Request
Print every line from the first one through the line containing "121L114 110L99 76L72", including both of those lines, and omit the pictures.

Input for this task
===

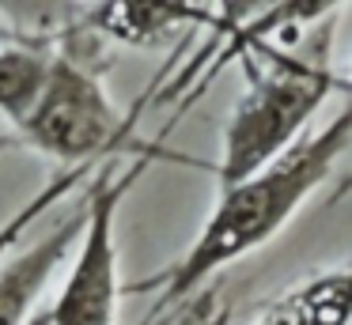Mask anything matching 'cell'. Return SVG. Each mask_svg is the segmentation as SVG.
<instances>
[{
  "label": "cell",
  "mask_w": 352,
  "mask_h": 325,
  "mask_svg": "<svg viewBox=\"0 0 352 325\" xmlns=\"http://www.w3.org/2000/svg\"><path fill=\"white\" fill-rule=\"evenodd\" d=\"M349 148H352V98L318 133L299 136L284 155H276L258 174L243 178L231 189H220V201H216L212 216L205 219L201 234L193 238L182 261L167 272L163 302L186 299L208 276H216L223 265L265 246L303 208L307 197L329 178V170Z\"/></svg>",
  "instance_id": "cell-1"
},
{
  "label": "cell",
  "mask_w": 352,
  "mask_h": 325,
  "mask_svg": "<svg viewBox=\"0 0 352 325\" xmlns=\"http://www.w3.org/2000/svg\"><path fill=\"white\" fill-rule=\"evenodd\" d=\"M337 15L341 8H329L318 23H311L296 49H269L258 60H246V91L223 128L216 166L220 189L239 186L284 155L337 87V76L329 68Z\"/></svg>",
  "instance_id": "cell-2"
},
{
  "label": "cell",
  "mask_w": 352,
  "mask_h": 325,
  "mask_svg": "<svg viewBox=\"0 0 352 325\" xmlns=\"http://www.w3.org/2000/svg\"><path fill=\"white\" fill-rule=\"evenodd\" d=\"M129 121L114 110L99 76L72 53H54L31 113L16 128L19 140L65 166H91L114 148Z\"/></svg>",
  "instance_id": "cell-3"
},
{
  "label": "cell",
  "mask_w": 352,
  "mask_h": 325,
  "mask_svg": "<svg viewBox=\"0 0 352 325\" xmlns=\"http://www.w3.org/2000/svg\"><path fill=\"white\" fill-rule=\"evenodd\" d=\"M152 151L140 155L129 170H118L107 163L95 170L91 189L84 201V231L72 272L65 280L61 295L50 306L54 325H114L118 317V212L137 178L148 170Z\"/></svg>",
  "instance_id": "cell-4"
},
{
  "label": "cell",
  "mask_w": 352,
  "mask_h": 325,
  "mask_svg": "<svg viewBox=\"0 0 352 325\" xmlns=\"http://www.w3.org/2000/svg\"><path fill=\"white\" fill-rule=\"evenodd\" d=\"M80 231H84V208L65 216L46 238L0 261V325H27L42 287L65 265L72 242H80Z\"/></svg>",
  "instance_id": "cell-5"
},
{
  "label": "cell",
  "mask_w": 352,
  "mask_h": 325,
  "mask_svg": "<svg viewBox=\"0 0 352 325\" xmlns=\"http://www.w3.org/2000/svg\"><path fill=\"white\" fill-rule=\"evenodd\" d=\"M84 30L110 34L129 45H152L167 34L175 23L190 19V8H170V4H95L84 8Z\"/></svg>",
  "instance_id": "cell-6"
},
{
  "label": "cell",
  "mask_w": 352,
  "mask_h": 325,
  "mask_svg": "<svg viewBox=\"0 0 352 325\" xmlns=\"http://www.w3.org/2000/svg\"><path fill=\"white\" fill-rule=\"evenodd\" d=\"M54 53L38 42H16L0 49V113L12 125H23V117L31 113L38 87L46 80V68Z\"/></svg>",
  "instance_id": "cell-7"
},
{
  "label": "cell",
  "mask_w": 352,
  "mask_h": 325,
  "mask_svg": "<svg viewBox=\"0 0 352 325\" xmlns=\"http://www.w3.org/2000/svg\"><path fill=\"white\" fill-rule=\"evenodd\" d=\"M280 302L299 325H352V265L307 280Z\"/></svg>",
  "instance_id": "cell-8"
},
{
  "label": "cell",
  "mask_w": 352,
  "mask_h": 325,
  "mask_svg": "<svg viewBox=\"0 0 352 325\" xmlns=\"http://www.w3.org/2000/svg\"><path fill=\"white\" fill-rule=\"evenodd\" d=\"M87 174H95V163H91V166H69V170H61L54 181H50V186H42L38 193H34L31 201L23 204V208L12 212V219H4V223H0V261H4V257H8V249L16 246V242L23 238L27 231H31L34 219H38L46 208H54L61 197H69L72 189H76L80 181L87 178Z\"/></svg>",
  "instance_id": "cell-9"
},
{
  "label": "cell",
  "mask_w": 352,
  "mask_h": 325,
  "mask_svg": "<svg viewBox=\"0 0 352 325\" xmlns=\"http://www.w3.org/2000/svg\"><path fill=\"white\" fill-rule=\"evenodd\" d=\"M258 325H299V322H296V317H292V314H288V310H284V302H276V306H273V310H269V314H265V317H261V322H258Z\"/></svg>",
  "instance_id": "cell-10"
},
{
  "label": "cell",
  "mask_w": 352,
  "mask_h": 325,
  "mask_svg": "<svg viewBox=\"0 0 352 325\" xmlns=\"http://www.w3.org/2000/svg\"><path fill=\"white\" fill-rule=\"evenodd\" d=\"M201 325H231V314H228V306H220V310H212V314L205 317Z\"/></svg>",
  "instance_id": "cell-11"
},
{
  "label": "cell",
  "mask_w": 352,
  "mask_h": 325,
  "mask_svg": "<svg viewBox=\"0 0 352 325\" xmlns=\"http://www.w3.org/2000/svg\"><path fill=\"white\" fill-rule=\"evenodd\" d=\"M27 325H54V317H50V306H42V310H34L31 317H27Z\"/></svg>",
  "instance_id": "cell-12"
},
{
  "label": "cell",
  "mask_w": 352,
  "mask_h": 325,
  "mask_svg": "<svg viewBox=\"0 0 352 325\" xmlns=\"http://www.w3.org/2000/svg\"><path fill=\"white\" fill-rule=\"evenodd\" d=\"M341 193H352V178H349V181H344V186H341Z\"/></svg>",
  "instance_id": "cell-13"
},
{
  "label": "cell",
  "mask_w": 352,
  "mask_h": 325,
  "mask_svg": "<svg viewBox=\"0 0 352 325\" xmlns=\"http://www.w3.org/2000/svg\"><path fill=\"white\" fill-rule=\"evenodd\" d=\"M8 144H12V140H8V136H0V151H4V148H8Z\"/></svg>",
  "instance_id": "cell-14"
}]
</instances>
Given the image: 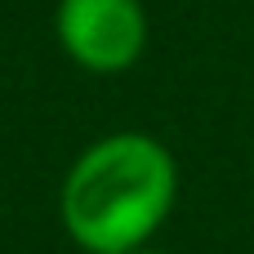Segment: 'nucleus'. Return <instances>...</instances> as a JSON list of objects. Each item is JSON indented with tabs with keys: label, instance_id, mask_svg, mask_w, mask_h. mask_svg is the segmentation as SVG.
I'll return each instance as SVG.
<instances>
[{
	"label": "nucleus",
	"instance_id": "nucleus-1",
	"mask_svg": "<svg viewBox=\"0 0 254 254\" xmlns=\"http://www.w3.org/2000/svg\"><path fill=\"white\" fill-rule=\"evenodd\" d=\"M179 192V170L152 134H107L89 143L58 192L67 237L89 254H129L152 241Z\"/></svg>",
	"mask_w": 254,
	"mask_h": 254
},
{
	"label": "nucleus",
	"instance_id": "nucleus-2",
	"mask_svg": "<svg viewBox=\"0 0 254 254\" xmlns=\"http://www.w3.org/2000/svg\"><path fill=\"white\" fill-rule=\"evenodd\" d=\"M58 45L85 71H125L147 45V13L138 0H58Z\"/></svg>",
	"mask_w": 254,
	"mask_h": 254
},
{
	"label": "nucleus",
	"instance_id": "nucleus-3",
	"mask_svg": "<svg viewBox=\"0 0 254 254\" xmlns=\"http://www.w3.org/2000/svg\"><path fill=\"white\" fill-rule=\"evenodd\" d=\"M129 254H165V250H152V246H138V250H129Z\"/></svg>",
	"mask_w": 254,
	"mask_h": 254
}]
</instances>
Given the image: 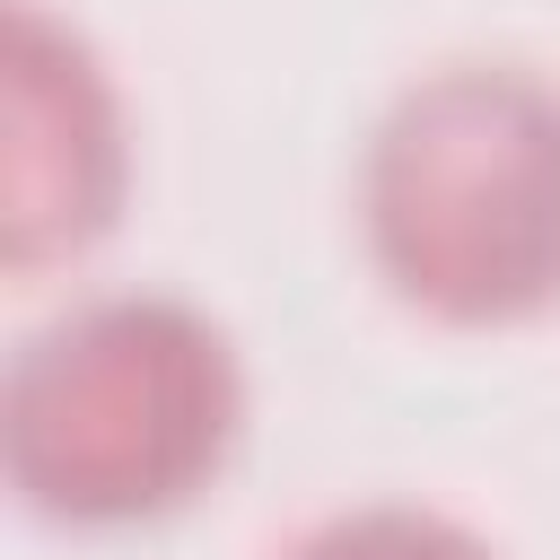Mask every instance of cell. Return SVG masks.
<instances>
[{"label": "cell", "instance_id": "1", "mask_svg": "<svg viewBox=\"0 0 560 560\" xmlns=\"http://www.w3.org/2000/svg\"><path fill=\"white\" fill-rule=\"evenodd\" d=\"M245 438V359L184 289H96L44 315L0 376V472L61 534L184 516Z\"/></svg>", "mask_w": 560, "mask_h": 560}, {"label": "cell", "instance_id": "2", "mask_svg": "<svg viewBox=\"0 0 560 560\" xmlns=\"http://www.w3.org/2000/svg\"><path fill=\"white\" fill-rule=\"evenodd\" d=\"M368 271L446 332L560 306V79L534 61H438L385 96L359 149Z\"/></svg>", "mask_w": 560, "mask_h": 560}, {"label": "cell", "instance_id": "3", "mask_svg": "<svg viewBox=\"0 0 560 560\" xmlns=\"http://www.w3.org/2000/svg\"><path fill=\"white\" fill-rule=\"evenodd\" d=\"M0 262L44 280L96 254L131 192V122L105 52L44 0H9L0 35Z\"/></svg>", "mask_w": 560, "mask_h": 560}, {"label": "cell", "instance_id": "4", "mask_svg": "<svg viewBox=\"0 0 560 560\" xmlns=\"http://www.w3.org/2000/svg\"><path fill=\"white\" fill-rule=\"evenodd\" d=\"M280 560H499V542L420 499H359L315 516Z\"/></svg>", "mask_w": 560, "mask_h": 560}]
</instances>
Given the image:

===

Task output
Mask anything matching 'cell'. Return SVG. Each mask_svg is the segmentation as SVG.
<instances>
[{
  "label": "cell",
  "mask_w": 352,
  "mask_h": 325,
  "mask_svg": "<svg viewBox=\"0 0 352 325\" xmlns=\"http://www.w3.org/2000/svg\"><path fill=\"white\" fill-rule=\"evenodd\" d=\"M349 148H352V98L318 133L299 136L284 155H276L258 174L243 178L231 189H220V201H216L212 216L205 219L201 234L193 238L182 261L167 272L163 302L186 299L208 276H216L223 265L265 246L303 208L307 197L329 178V170Z\"/></svg>",
  "instance_id": "cell-1"
},
{
  "label": "cell",
  "mask_w": 352,
  "mask_h": 325,
  "mask_svg": "<svg viewBox=\"0 0 352 325\" xmlns=\"http://www.w3.org/2000/svg\"><path fill=\"white\" fill-rule=\"evenodd\" d=\"M337 15L341 8H329L318 23H311L296 49H269L258 60H246V91L223 128L216 166L220 189L239 186L284 155L337 87V76L329 68Z\"/></svg>",
  "instance_id": "cell-2"
},
{
  "label": "cell",
  "mask_w": 352,
  "mask_h": 325,
  "mask_svg": "<svg viewBox=\"0 0 352 325\" xmlns=\"http://www.w3.org/2000/svg\"><path fill=\"white\" fill-rule=\"evenodd\" d=\"M129 121L114 110L99 76L72 53H54L31 113L16 128L19 140L65 166H91L114 148Z\"/></svg>",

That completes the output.